Francis’ religion teacher stresses the importance of social justice | Schools


St. Francis High School instructor Maddie LaForge teaches a social justice course for juniors, but she and her students aren’t always in class.

LaForge and her students volunteered at the Second Harvest of Silicon Valley food bank on Dec. 6, donating their time and effort to help the nonprofit with its packaging work. Without the support of St. Francis’ service-learning coordinator, LaForge said, projects like this — and other large-scale volunteer experiences — wouldn’t be possible.

“The care and attention given to the service-learning program shows that it is a vital part of our school’s mission and identity,” said LaForge, who also teaches nuns. “As a religion teacher, I work closely with our campus minister, who coordinates with the Second Harvest food bank. Our campus minister arranges the schedule, helps us complete the registration process with Second Harvest, and arranges transportation for our students to be off campus for the school day.

LaForge social justice students heard about Second Harvest, the San Jose Bay Area’s largest food bank, and food insecurity before they volunteered. Together they discussed how the service opportunity was linked to social injustices in the region, including poverty and economic inequality.

LaForge believes that volunteering is a great way for St. Francis students to engage in hands-on learning.

“It’s so healthy for students to get up, out of the classroom and into the community. It is hard work but also very meaningful,” she said. “Students see the impact they have with every box of food they pack and they feel they are making a difference in someone’s life. Our students are happy to leave campus and do something different, and have shared that they find service work very rewarding.

Empower students

In LaForge’s experience with teenagers, they are hardworking, driven, and caring, even if they sometimes get a bad reputation for being apathetic or disengaged. She hopes that educators, mentors and other adults in young people’s lives will empower them to use their gifts with confidence and joy.

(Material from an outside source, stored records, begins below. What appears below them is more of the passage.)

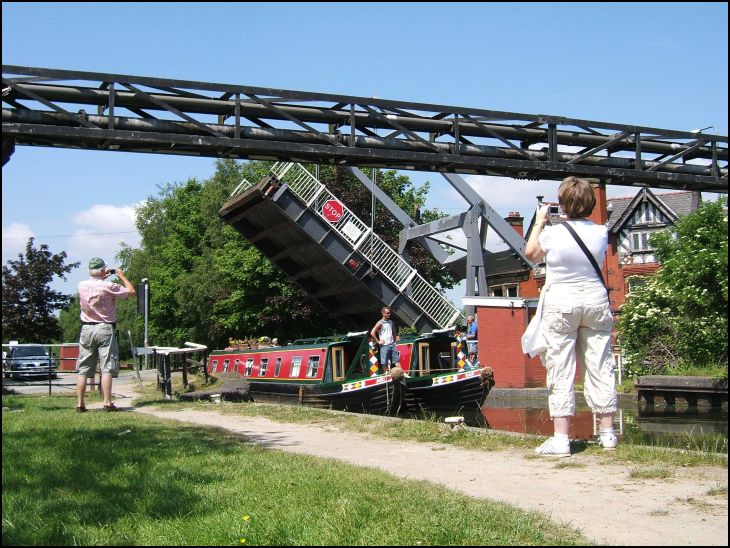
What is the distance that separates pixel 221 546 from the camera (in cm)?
351

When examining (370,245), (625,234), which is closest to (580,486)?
(370,245)

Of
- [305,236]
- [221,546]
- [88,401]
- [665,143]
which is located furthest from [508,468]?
[305,236]

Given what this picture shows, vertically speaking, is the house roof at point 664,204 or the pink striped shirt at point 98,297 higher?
the house roof at point 664,204

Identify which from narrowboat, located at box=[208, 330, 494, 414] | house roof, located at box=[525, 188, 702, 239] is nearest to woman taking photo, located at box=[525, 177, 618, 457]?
narrowboat, located at box=[208, 330, 494, 414]

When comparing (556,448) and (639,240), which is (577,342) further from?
(639,240)

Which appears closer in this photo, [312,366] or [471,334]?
[312,366]

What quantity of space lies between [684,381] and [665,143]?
23.3ft

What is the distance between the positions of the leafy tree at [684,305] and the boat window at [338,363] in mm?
7602

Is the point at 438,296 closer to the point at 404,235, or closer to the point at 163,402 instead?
the point at 404,235

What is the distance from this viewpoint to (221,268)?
3048cm

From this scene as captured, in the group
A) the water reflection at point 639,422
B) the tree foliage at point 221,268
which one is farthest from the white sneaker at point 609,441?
the tree foliage at point 221,268

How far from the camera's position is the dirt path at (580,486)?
148 inches

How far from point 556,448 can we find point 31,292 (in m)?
27.1

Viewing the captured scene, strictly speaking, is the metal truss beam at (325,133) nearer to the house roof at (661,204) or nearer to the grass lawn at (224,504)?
the grass lawn at (224,504)
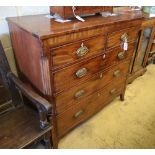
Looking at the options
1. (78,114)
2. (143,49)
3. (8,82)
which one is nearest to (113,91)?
(78,114)

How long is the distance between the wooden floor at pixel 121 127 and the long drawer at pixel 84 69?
23.5 inches

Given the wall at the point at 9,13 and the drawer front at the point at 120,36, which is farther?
the drawer front at the point at 120,36

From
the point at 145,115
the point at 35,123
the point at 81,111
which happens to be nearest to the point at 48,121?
the point at 35,123

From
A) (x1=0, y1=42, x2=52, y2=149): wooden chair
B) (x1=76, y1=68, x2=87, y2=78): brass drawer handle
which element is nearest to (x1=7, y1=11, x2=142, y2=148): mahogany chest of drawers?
(x1=76, y1=68, x2=87, y2=78): brass drawer handle

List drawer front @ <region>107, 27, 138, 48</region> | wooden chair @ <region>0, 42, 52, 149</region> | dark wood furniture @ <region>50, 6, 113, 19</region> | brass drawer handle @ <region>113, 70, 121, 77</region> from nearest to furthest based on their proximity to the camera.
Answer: wooden chair @ <region>0, 42, 52, 149</region>, dark wood furniture @ <region>50, 6, 113, 19</region>, drawer front @ <region>107, 27, 138, 48</region>, brass drawer handle @ <region>113, 70, 121, 77</region>

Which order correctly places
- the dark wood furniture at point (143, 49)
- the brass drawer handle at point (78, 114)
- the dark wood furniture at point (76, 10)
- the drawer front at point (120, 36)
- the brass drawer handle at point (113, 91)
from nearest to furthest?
the dark wood furniture at point (76, 10), the drawer front at point (120, 36), the brass drawer handle at point (78, 114), the brass drawer handle at point (113, 91), the dark wood furniture at point (143, 49)

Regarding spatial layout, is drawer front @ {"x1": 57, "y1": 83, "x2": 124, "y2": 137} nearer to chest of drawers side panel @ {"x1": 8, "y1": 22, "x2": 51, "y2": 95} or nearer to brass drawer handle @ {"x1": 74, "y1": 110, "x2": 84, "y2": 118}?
Result: brass drawer handle @ {"x1": 74, "y1": 110, "x2": 84, "y2": 118}

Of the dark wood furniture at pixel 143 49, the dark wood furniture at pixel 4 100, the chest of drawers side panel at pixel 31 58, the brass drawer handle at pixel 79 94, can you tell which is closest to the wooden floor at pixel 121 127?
the dark wood furniture at pixel 143 49

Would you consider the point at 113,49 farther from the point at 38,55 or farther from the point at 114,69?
the point at 38,55

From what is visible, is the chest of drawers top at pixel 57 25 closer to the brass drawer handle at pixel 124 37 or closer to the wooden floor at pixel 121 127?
the brass drawer handle at pixel 124 37

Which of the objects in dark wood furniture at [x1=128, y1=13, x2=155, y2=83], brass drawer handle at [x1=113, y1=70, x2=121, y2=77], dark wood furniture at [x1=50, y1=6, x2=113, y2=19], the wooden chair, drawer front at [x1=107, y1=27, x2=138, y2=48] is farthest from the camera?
dark wood furniture at [x1=128, y1=13, x2=155, y2=83]

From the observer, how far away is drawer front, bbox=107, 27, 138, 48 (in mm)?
1290

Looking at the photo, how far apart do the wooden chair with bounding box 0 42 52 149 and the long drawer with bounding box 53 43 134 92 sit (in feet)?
0.57

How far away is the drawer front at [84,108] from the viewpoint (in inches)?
Answer: 53.1
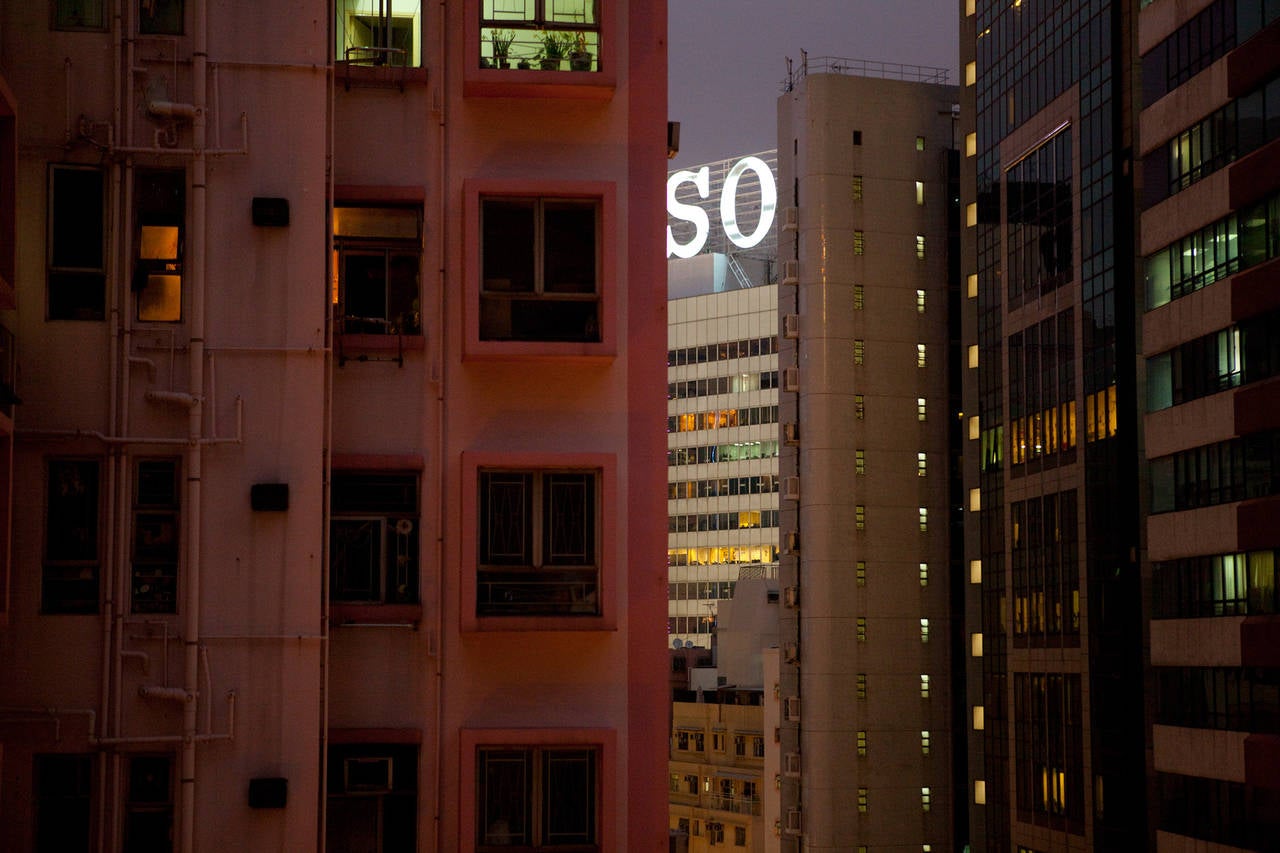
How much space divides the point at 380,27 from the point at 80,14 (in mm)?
3389

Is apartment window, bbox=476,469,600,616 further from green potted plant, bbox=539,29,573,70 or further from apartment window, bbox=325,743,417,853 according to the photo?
green potted plant, bbox=539,29,573,70

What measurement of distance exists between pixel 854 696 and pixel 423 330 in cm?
7590

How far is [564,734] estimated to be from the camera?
19.2 meters

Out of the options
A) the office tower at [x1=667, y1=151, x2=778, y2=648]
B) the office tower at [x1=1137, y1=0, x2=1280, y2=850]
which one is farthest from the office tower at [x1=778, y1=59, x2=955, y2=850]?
the office tower at [x1=667, y1=151, x2=778, y2=648]

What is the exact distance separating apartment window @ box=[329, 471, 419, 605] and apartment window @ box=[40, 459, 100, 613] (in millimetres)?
2536

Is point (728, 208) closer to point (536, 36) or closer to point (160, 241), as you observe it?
point (536, 36)

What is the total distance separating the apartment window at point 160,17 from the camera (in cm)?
1916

LaForge and his students also view their volunteer experience through the lens of their Catholic faith, particularly how learning about injustice moves them to act in the direction of love, charity, and justice. The class uses a “see, assess, act” model of Catholic social teaching, in which students learn to pay attention to instances of injustice in the world, assess issues of injustice through analysis critical social and faith-based reflection, and to reflect on how they are called to act to create a more just and hopeful world.

“As Holy Cross School, our social justice course is an integral part of our religious studies curriculum,” she said. “The Catholic religion embodies a rich tradition of faith that does justice.”

Aspects of Catholic social teaching include human dignity and human rights, solidarity, care for creation, and a preferential option for the vulnerable. At the junior level, which LaForge teaches, St. Francis offers two semester-long religious studies courses: Social Justice and Moral Issues. With engaged and motivated students, LaForge addresses the moral issues of the day.

“We bear witness to the injustices in our world. We assess the injustices around us using critical social analysis and faith-based reflection, and we do our best to listen to where and how we are called to make a difference,” she said. “Volunteering in our service-learning classes is one way our students embody the gospel call to care for our neighbors in a meaningful and practical way.”

Summer learning

LaForge plans to accompany St. Francis students to Puerto Rico next summer on a week-long immersion trip. St. Francis will also send 11 groups of students and educators on week-long trips across the United States, including Texas, Louisiana, South Dakota and Appalachia.

“Our Immersion in Service program provides opportunities for students to learn and grow individually and in the community, and allows us to do more service work on a larger scale,” LaForge said. “These trips are not just about volunteer hours. Students are shaped by the communities they serve, and this leaves a lasting impact on the people they become.